Check your understanding |
1) According to the locust article, how long must District Locust Officers and their workers wait for payment?
2) Reproduce word for word the part of the locust article that opens with the words containing "An ongoing locust" and closes with "mitigate the impact.".

BEGIN Text passage

An ongoing locust invasion of veld and farmland in South Africa, by bands of wingless nymphs, is wreaking havoc on a wide area in the vicinity of Vosburg, Van Wyksvlei, Prieska, Marydale, Victoria West and Hopetown. The government has been urged to scale up its locust combatting efforts to better mitigate the impact.
SAPeople contributor Janine Larkins captured this video footage on February 11. She says: “Baby locust plague outside of Victoria West. Not something you see every day…”
#LocustInvasion #SouthAfrica! Video by Janine Larkins on February 11 – "Baby locust plague outside of Victoria West. Not something you see every day…" MORE: https://t.co/oPKTs3PMvx pic.twitter.com/8MD8Rmi6yB
— South Africa People – SAPeople.com (@sapeople) February 15, 2022
The Democratic Alliance (DA) has made an urgent appeal to the Department of Agriculture, Forestry and Fisheries (DAFF) to increase its efforts as district locust officers and workers are struggling to contain the growing outbreak due to a number of challenges related to the programme.
“The shortage of Personal Protective Equipment (PPEs), including protective eyewear, proper overalls and low quality ponchos, poses a threat to the effective control of the locusts and the health of officers, as does the poor quality of pump seals,” says Reinette Liebenberg, DA Northern Cape Spokesperson on Agriculture etc.
SAPeople follower Mariet Van Wyk, who lives near Fraserburg in the N. Cape says: “We’ve been busy since November last year, but the government doesn’t even give us the necessary equipment. Some of us have bought our own mist blowers just to prevent a disaster in our area.”
In a media statement on Tuesday, Liebenberg says:
- District Locust Officers and their workers are also struggling to obtain payments on a regular basis and must wait for up to three months for payment. (Their last payment was in November, despite work continuing since then.)
- Their reimbursement rate doesn’t take into account what vehicle they’re using (model, year, value).

END Text passage
BEGIN Dataset excerpts

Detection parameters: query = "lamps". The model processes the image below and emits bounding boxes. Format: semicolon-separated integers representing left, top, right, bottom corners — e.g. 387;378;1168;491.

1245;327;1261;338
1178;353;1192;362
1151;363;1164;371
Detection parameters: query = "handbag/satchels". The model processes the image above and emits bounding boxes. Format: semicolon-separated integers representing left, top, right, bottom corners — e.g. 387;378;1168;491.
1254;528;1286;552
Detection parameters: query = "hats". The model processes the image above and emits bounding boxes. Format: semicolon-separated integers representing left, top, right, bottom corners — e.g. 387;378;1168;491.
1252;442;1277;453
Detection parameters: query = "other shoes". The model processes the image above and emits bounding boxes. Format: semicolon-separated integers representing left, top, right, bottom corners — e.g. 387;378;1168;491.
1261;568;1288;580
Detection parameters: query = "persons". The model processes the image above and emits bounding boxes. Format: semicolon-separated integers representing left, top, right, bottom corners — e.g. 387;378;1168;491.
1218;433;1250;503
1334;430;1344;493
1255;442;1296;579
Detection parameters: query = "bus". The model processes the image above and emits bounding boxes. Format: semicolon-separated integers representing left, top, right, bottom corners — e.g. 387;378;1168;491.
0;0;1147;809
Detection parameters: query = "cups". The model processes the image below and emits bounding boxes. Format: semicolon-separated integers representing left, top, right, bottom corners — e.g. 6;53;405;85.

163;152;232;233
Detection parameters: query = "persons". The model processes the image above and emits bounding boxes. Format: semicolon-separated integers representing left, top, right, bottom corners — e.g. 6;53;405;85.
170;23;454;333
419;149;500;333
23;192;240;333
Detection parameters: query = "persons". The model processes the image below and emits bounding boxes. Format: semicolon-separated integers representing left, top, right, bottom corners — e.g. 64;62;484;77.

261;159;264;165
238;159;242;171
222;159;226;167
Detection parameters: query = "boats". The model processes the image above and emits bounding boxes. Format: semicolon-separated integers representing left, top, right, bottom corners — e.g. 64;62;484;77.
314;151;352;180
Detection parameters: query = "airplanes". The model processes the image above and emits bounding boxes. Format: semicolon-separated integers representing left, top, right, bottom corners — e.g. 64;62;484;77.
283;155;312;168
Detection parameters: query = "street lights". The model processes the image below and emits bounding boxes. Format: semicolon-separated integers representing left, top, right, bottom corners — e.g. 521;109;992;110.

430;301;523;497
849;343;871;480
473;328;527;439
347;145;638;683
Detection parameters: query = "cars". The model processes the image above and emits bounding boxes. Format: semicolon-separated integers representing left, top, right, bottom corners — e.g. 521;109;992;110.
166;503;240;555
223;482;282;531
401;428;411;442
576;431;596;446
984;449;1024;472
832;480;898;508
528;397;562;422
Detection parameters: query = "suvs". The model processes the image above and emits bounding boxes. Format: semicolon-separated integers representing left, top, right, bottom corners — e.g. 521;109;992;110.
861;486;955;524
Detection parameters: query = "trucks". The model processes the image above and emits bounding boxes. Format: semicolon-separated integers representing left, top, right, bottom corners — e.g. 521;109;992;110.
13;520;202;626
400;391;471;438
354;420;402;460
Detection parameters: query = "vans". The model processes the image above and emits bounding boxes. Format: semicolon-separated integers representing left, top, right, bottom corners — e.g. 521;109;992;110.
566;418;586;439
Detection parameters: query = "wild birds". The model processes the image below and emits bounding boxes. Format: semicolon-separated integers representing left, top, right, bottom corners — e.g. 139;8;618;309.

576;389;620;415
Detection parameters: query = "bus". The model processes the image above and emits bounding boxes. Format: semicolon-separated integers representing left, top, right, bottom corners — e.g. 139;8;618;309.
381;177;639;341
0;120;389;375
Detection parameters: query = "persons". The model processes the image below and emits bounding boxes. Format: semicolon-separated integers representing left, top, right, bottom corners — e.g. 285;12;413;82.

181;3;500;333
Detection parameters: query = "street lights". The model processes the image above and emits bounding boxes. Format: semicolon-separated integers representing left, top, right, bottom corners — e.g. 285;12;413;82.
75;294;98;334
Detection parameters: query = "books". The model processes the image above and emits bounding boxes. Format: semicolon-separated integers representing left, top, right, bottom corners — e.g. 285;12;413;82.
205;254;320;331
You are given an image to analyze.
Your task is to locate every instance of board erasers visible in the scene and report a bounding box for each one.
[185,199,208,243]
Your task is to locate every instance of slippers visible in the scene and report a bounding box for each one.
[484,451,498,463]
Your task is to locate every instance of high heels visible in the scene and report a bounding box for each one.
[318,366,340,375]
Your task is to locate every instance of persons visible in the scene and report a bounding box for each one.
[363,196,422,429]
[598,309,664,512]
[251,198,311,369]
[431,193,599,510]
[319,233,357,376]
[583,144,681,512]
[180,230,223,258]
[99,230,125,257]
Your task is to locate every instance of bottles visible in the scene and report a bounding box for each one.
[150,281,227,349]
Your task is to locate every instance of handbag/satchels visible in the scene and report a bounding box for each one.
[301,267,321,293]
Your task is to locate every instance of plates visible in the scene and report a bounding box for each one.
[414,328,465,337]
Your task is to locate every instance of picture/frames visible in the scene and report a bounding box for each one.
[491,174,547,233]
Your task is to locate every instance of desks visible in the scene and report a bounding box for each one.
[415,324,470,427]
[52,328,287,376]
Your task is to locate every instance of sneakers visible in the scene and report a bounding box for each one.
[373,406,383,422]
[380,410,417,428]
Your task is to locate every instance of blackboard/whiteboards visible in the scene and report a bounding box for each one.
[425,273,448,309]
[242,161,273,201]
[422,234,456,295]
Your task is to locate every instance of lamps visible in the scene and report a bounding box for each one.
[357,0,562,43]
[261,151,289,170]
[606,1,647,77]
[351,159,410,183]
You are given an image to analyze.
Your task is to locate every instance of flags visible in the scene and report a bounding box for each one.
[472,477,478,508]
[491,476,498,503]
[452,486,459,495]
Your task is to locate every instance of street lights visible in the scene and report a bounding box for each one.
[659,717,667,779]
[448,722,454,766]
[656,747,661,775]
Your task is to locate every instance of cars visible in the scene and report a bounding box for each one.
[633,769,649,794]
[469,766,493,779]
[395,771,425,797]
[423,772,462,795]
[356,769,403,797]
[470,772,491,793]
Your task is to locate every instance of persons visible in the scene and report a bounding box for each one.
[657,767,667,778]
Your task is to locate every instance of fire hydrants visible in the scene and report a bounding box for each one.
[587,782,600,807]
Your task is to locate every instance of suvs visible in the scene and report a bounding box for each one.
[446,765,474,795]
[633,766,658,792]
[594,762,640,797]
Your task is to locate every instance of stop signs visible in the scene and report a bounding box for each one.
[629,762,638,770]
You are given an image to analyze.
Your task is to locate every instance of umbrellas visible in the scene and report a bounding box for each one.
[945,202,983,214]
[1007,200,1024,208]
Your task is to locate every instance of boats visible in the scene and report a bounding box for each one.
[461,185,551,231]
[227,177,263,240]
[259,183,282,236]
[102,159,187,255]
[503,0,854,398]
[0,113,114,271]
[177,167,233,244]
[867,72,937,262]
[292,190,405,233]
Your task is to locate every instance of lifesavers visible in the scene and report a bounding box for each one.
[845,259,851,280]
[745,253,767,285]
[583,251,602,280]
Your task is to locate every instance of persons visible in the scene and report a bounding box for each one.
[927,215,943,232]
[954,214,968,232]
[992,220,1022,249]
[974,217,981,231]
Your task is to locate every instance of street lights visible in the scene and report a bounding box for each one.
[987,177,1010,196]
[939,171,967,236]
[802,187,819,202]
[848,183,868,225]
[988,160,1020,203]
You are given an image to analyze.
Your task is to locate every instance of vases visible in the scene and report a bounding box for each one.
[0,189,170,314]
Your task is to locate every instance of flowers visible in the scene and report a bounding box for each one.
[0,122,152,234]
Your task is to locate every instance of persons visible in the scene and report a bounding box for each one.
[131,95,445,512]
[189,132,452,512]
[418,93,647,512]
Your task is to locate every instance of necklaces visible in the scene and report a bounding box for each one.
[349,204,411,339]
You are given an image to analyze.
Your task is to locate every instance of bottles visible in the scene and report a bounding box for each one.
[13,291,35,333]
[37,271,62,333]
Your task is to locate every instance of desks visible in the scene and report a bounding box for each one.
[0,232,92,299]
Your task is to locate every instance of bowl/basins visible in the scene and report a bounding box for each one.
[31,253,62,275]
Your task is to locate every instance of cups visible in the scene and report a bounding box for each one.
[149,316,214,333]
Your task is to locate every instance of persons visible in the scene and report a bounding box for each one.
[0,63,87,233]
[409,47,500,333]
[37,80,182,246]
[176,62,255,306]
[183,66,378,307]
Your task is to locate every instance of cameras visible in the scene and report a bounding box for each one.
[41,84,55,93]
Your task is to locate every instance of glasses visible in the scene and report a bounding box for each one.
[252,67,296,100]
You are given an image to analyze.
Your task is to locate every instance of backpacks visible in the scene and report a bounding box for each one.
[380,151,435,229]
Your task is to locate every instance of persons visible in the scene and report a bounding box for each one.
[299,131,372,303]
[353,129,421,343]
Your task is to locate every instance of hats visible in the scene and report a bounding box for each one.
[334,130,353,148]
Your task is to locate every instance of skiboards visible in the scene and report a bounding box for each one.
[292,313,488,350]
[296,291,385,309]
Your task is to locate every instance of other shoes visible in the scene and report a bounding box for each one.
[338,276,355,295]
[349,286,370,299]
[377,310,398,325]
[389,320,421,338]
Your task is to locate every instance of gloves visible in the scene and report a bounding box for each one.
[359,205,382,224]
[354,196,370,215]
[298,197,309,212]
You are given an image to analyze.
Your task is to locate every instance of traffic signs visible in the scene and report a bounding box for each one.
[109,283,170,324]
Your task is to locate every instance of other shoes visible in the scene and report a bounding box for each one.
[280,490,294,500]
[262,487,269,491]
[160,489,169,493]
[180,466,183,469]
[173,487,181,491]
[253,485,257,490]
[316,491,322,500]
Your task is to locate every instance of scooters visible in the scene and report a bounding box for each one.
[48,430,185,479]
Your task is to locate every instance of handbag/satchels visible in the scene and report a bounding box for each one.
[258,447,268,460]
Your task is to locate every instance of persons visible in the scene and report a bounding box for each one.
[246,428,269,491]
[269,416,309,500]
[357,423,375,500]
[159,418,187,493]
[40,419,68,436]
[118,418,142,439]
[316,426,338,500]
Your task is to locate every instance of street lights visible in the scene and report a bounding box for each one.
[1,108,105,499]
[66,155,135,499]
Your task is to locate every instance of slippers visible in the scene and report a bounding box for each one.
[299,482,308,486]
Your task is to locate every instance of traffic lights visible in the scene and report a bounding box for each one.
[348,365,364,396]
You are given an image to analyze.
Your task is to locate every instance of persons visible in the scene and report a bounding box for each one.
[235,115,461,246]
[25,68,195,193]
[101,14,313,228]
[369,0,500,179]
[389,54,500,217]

END Dataset excerpts

Answers by item |
1) Up to three months.

2)
An ongoing locust invasion of veld and farmland in South Africa, by bands of wingless nymphs, is wreaking havoc on a wide area in the vicinity of Vosburg, Van Wyksvlei, Prieska, Marydale, Victoria West and Hopetown. The government has been urged to scale up its locust combatting efforts to better mitigate the impact.